TEXT BLOCK:
Dido, as we know, marries Acherba –Acerba in the EE. He, fearing that Pygmalion will
steal his great wealth, buries it. In time, word comes to the king of Acerba’s
act, and the older man ends being murdered; obviously, the king is in one way
or another responsible. The narrator says:
“Assi que por so conseio o por so consentimiento fue Acerua muerto, cuydando
que aurie todo lo que el tenie condesado” (p. 33b). The antithesis “por so
conseio o por so consentimiento” is in every way remarkable. It is a great deal
more than an elegant turn in a fairly long sentence. It dramatizes the voice of
the narrator. He is, as it were, a witness to the events he narrates, taking
full responsibility for his story: “I cannot be sure whether the king actually planned
the murder or simply approved of it once committed, but one way or another the
responsibility was surely his”. None of this is in Justin. He simply says
“Pygmalion oblitus iuris humani avunculum suum eundemque generum sine respectu
pietatis occidit” (XVIII 4:8).
Dido, as we recall, uses an elaborate trick to
keep Acerba’s treasure out of the hands of her brother. The EE tells the story in some detail. She
is pretending to return home; her fleet and Pygmalion’s are sailing together. She
has in fact hidden the treasure very carefully, but she has also had made some
small leather bags and had them filled with sand. The sacks are by no means
simply functional; the queen has taken pains to have them elegant and
decorative, as though they were meant to carry things of great value. Finally,
she has them ride very conspicuously on top of the other goods traveling with
her, suggesting that the presumed precious goods were hers and no one’s else. The
king’s men, who witness all this, are completely taken in, convinced that they
were looking at Acerba’s treasure: “Todas estas cosas ueyen los omnes del rey,
e parauan y muy bien mientes, e cuydauan que era todo uerdat lo que ella fazie
por enganno” (p. 34a). This sentence with its concluding antithesis conveys
very well the totality and abjectness of their credulity and constitutes a
dramatic conclusion for this stretch of text.

YOUR INSTRUCTIONS:
List every citation given in parentheses in the passage on Dido. The data that follow are not needed for anything here.

SUPPLIED MATERIAL:
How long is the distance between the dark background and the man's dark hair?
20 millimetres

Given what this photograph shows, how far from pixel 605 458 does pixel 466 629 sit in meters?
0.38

EXERCISE ANSWER:
p. 33b
XVIII 4:8
p. 34a